Shop at São Paulo Municipal Market
With 72 stained glass windows, this market is impressive in several ways! You’ll find it chock full of Brazilian food- from fruits and vegetables to beer and cheese. This is a huge tourist destination, tons of people and food move through here each day.
How Many Days Do You Need in Sao Paulo?
We recommend spending 2-3 days in Sao Paulo. We had one full day to see as much as possible and definitely could have spent more time there. The city is very museum-heavy, so decide which museums you are interested in, and plan your time from there. You can easily spend one day in the historic center, and one day in Ibirapuera Park.
Where to Stay in Sao Paulo
We recommend staying in the Jardin district- you’ll be close to museums, parks, and restaurants, and a quick Uber ride from the historic center.
Recommended Budget Hotel: Central Park Flat Jardins
Central Park Jardin has a lovely lobby, restaurant, and a pool on the 27th floor with amazing views (and a great spot to sit with a laptop).
The rooms themselves are a bit dated but spacious and clean.

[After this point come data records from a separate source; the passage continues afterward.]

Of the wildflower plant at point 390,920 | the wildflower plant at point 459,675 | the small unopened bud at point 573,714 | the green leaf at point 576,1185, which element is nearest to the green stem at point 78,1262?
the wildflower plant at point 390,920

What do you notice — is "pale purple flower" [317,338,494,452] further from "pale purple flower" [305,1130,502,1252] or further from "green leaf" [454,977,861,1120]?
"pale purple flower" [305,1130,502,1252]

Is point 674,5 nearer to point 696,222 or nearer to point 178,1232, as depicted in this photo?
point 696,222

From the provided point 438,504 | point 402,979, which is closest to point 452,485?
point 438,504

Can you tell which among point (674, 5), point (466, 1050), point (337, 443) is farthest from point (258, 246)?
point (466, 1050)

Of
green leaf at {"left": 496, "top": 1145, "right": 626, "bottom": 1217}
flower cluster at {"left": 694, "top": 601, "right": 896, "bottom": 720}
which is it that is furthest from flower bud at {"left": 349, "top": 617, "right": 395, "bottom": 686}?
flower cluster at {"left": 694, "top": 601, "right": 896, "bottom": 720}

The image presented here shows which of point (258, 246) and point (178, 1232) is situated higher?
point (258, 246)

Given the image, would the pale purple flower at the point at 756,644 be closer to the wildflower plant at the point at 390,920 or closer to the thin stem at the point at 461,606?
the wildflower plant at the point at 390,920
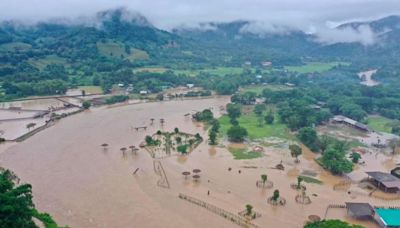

The wifi is weak, but the beds are comfortable, and the showers are strong and hot.
The best thing about this hotel is the location- within walking distance from world-renowned Museu de Arte de Sao Paulo Assis Chateaubriand (MASP) and Parque Tenente Siqueira Campos.
You can also easily walk down the hill for a great strip of trendy restaurants to choose from.
Check Availability: Central Park Flat Jardins
How to Get Around Sao Paulo
If you are visiting Sao Paulo for just a few days, we recommend using Uber to move around as efficiently as possible. If you are staying longer, you should consider the Sao Paulo Metro– it’s extensive, clean, and safe.
Getting from the Airport to Sao Paulo
Sao Paulo is the only airport we’ve seen that thoroughly embraces using Uber. When you exit the terminal, you may see men holding “Uber” signs. I dismissed them as I didn’t want to hire someone that I didn’t book through the app. Turns out they are only there to answer questions, make sure you know how to use the app, and point you to the official Uber pick-up point for that terminal.
We arrived at Terminal Two, and after crossing one lane of traffic, saw a large black sign designating Uber pick-ups. Our driver arrived within a few minutes, and we were off to our hotel.
However, if you prefer pre-booking an airport transfer, we recommend Welcome Pickups. This is especially helpful if you are arriving late at night, with a lot of luggage, or when tired or jetlagged.
Book Now: Airport Transfer with Welcome Pickups
There You Have It: Best Things to Do in Sao Paulo
All the best things to do in Sao Paulo with a few days to visit this massive city. We enjoyed our time in Sao Paulo before continuing on to Paraty. Don’t skip this city- it’s worth a visit!